Wednesday, September 30, 2009

Electric dreams - missing technology

A fascinating show from the BBC, Electric Dreams is an experiment to see how one family adjusts to life in the 1970s, '80s and '90s. Their house was stripped of modern technology, completely reorganised in period fashion, and decorated and equipped with only items available in 1970. The family dressed in 70s clothes, and they they lived a decade a day, with new gadgets (like a freezer and a colour TV) arriving as they became generally available.

Life was very different then - and at times the family complained of being bored, and having "nothing to do" (except for the mother, who was very busy indeed with housework). They spent a lot more time together, eating as a family for instance, and going out together.

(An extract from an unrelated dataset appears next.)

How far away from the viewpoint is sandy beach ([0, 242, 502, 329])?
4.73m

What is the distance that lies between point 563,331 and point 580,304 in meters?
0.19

They had to plan ahead, and phone home - no texting to say you're going to be late, or you've changed your mind.

The programme gave a fascinating glimpse of social history (initially in glorious monochrome) from the power-cuts and strikes of the 1970s, to today's increased freedom from household chores. It also illustrated some very contemporary preoccupations, such as the parents' anachronistic level of concern with health and safety, attitudes to smacking, and the relative freedom then of children to spend time outside, without today's paranoia over "stranger danger".

But there was one major media technology available in the 1970s that was curiously absent. A form of entertainment, and source of information. One that could be used even during the power cuts the family experienced, even when confined to an unheated, game-console-free bedroom "without any supper". One that was virtually omnipresent in the 70s, and that is still widely available. A technology that remains compatible with content produced many years, decades, centuries, even millennia ago. A technology popularised by an invention in Europe in the 15th century.

They had no books!

Perhaps they did, but we didn't see any. Maybe that says more about the priorities of the media people concerned than about the 1970s?


Peter said...

An interesting experiment, back to before, back to future, both will be so funny that people will become to cherish today more.

Anonymous said...

did they make a lot of i contact? or were the contacts in the way of things?